Grandes bancos alertaram nesta quinta-feira que a Organização dos Países Exportadores de Petróleo (Opep) precisa agir se os preços do petróleo se aproximarem de níveis que possam atrapalhar a recuperação econômica, dizendo que a perda da produção de outro país depois da Líbia pode gerar escassez global e racionamento da demanda.

DMITRY ZHDANNIKOV E CHRISTO, REUTERS

24 de fevereiro de 2011 | 09h28

O Goldman Sachs emitiu nota dizendo que o mundo não poderá lidar com outra paralisação da produção como a da Líbia. Os preços do petróleo Brent subiram mais de 8,50 dólares, para quase 120 dólares o barril, em meio aos conflitos políticos líbios.

A petrolífera italiana ENI, com importantes operações na Líbia, disse que o membro da Opep havia perdido três quartos da produção.

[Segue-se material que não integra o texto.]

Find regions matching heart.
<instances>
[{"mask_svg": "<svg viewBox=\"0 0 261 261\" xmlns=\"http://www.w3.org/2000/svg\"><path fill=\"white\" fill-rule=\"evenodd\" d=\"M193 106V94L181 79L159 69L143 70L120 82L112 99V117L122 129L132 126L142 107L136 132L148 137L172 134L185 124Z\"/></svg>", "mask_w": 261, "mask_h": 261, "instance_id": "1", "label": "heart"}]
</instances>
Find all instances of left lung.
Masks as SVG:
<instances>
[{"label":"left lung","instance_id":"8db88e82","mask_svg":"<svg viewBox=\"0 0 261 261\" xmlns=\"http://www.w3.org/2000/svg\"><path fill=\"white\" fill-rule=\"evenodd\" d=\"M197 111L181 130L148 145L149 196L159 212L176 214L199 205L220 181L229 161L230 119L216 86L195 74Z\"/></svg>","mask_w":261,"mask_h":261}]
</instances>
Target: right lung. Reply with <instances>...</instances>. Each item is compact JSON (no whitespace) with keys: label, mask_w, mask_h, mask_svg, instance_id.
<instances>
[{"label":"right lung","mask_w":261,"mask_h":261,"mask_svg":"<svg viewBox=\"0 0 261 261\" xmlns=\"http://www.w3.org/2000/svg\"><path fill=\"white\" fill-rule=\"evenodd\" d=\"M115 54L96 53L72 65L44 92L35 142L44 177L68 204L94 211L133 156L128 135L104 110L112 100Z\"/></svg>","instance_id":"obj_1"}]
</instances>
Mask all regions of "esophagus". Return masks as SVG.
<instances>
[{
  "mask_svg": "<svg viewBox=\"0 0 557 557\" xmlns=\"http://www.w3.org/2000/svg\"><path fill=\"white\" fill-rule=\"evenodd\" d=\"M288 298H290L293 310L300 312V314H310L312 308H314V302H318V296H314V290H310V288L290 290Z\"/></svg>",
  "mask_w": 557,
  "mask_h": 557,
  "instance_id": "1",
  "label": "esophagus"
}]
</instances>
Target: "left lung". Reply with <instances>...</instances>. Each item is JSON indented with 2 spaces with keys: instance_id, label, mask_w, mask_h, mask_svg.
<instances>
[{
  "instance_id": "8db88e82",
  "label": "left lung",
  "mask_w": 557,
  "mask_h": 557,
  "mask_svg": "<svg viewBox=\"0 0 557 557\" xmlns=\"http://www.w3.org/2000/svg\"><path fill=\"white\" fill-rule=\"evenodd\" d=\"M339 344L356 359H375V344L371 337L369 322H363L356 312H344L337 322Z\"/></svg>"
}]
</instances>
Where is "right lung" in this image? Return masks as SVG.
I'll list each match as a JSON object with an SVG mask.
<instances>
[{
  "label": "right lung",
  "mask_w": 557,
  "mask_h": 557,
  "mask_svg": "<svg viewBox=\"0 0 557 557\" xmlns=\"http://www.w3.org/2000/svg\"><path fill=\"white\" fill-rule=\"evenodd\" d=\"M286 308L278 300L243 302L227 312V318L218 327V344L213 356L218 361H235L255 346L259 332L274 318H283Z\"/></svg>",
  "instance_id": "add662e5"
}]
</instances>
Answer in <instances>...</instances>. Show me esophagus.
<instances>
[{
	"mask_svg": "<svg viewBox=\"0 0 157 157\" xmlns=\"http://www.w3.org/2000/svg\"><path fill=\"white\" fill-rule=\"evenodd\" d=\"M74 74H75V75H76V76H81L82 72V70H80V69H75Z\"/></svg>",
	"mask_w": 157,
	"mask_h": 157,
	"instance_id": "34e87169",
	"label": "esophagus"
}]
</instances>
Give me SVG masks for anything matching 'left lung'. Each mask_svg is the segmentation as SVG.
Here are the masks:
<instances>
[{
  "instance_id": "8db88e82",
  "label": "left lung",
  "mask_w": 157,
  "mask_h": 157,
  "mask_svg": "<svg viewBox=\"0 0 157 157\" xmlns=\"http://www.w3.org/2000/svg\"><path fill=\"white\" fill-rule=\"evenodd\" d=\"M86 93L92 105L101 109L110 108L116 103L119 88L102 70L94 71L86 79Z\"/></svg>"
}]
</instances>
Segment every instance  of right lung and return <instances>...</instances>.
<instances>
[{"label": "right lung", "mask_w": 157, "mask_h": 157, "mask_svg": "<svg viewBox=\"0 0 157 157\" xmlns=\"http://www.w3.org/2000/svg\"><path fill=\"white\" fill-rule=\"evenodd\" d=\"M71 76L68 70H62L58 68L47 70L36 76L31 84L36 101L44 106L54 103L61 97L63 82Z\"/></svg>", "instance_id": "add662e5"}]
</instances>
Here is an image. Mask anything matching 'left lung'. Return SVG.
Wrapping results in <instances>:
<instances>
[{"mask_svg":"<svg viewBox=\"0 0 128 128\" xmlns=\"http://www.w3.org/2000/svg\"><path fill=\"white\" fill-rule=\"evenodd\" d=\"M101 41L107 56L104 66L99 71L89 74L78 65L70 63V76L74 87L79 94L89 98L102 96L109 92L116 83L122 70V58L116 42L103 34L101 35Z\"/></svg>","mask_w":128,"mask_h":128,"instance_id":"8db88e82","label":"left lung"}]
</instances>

"O mercado não pode acomodar outra paralisação, na nossa opinião, com os problemas na Líbia potencialmente absorvendo metade da capacidade ociosa da Opep", disse Jeffrey Currie, analista do Goldman Sachs, em nota.

"Isso torna os riscos associados ao contágio bem maiores do que eram há alguns dias, pois mais paralisações podem agora criar uma escassez nos mercados globais de petróleo que exigiria um substancial racionamento da demanda."

Currie acrescentou, porém, que os altos níveis de estoques globais podem acomodar uma total escassez de exportações líbias por mais de 100 dias e que a capacidade ociosa da Opep pode facilmente absorver uma perda total se preciso.

O Barclays Capital disse que não vê pressão de queda nos preços de minério de ferro até que mais petróleo chegue ao mercado.

"Ao menos que nós vejamos uma medida explícita dos ... países produtores, por exemplo a Arábia Saudita, eu não acho que haja necessariamente uma pressão de queda nos preços (de petróleo)", disse Amrita Sen, analista do Barclays.

O Deutsche Bank disse que o petróleo acima de 120 dólares o barril seria um ponto de inflexão para o crescimento econômico global.

"Cento e vinte dólares o barril é o nível em que o petróleo como parcela do PIB global começa a ir acima de 5,5 por cento, o que historicamente é um ambiente onde o crescimento fica sob pressão."

O BNP Paribas espera que o Brent fique em uma média de 117 dólares o barril no segundo trimestre e que o petróleo nos EUA fique em 105 dólares. O banco elevou a média anual do petróleo norte-americano em 13 dólares, para 102 dólares. A média do Brent foi elevada em 24 dólares, para 112 dólares.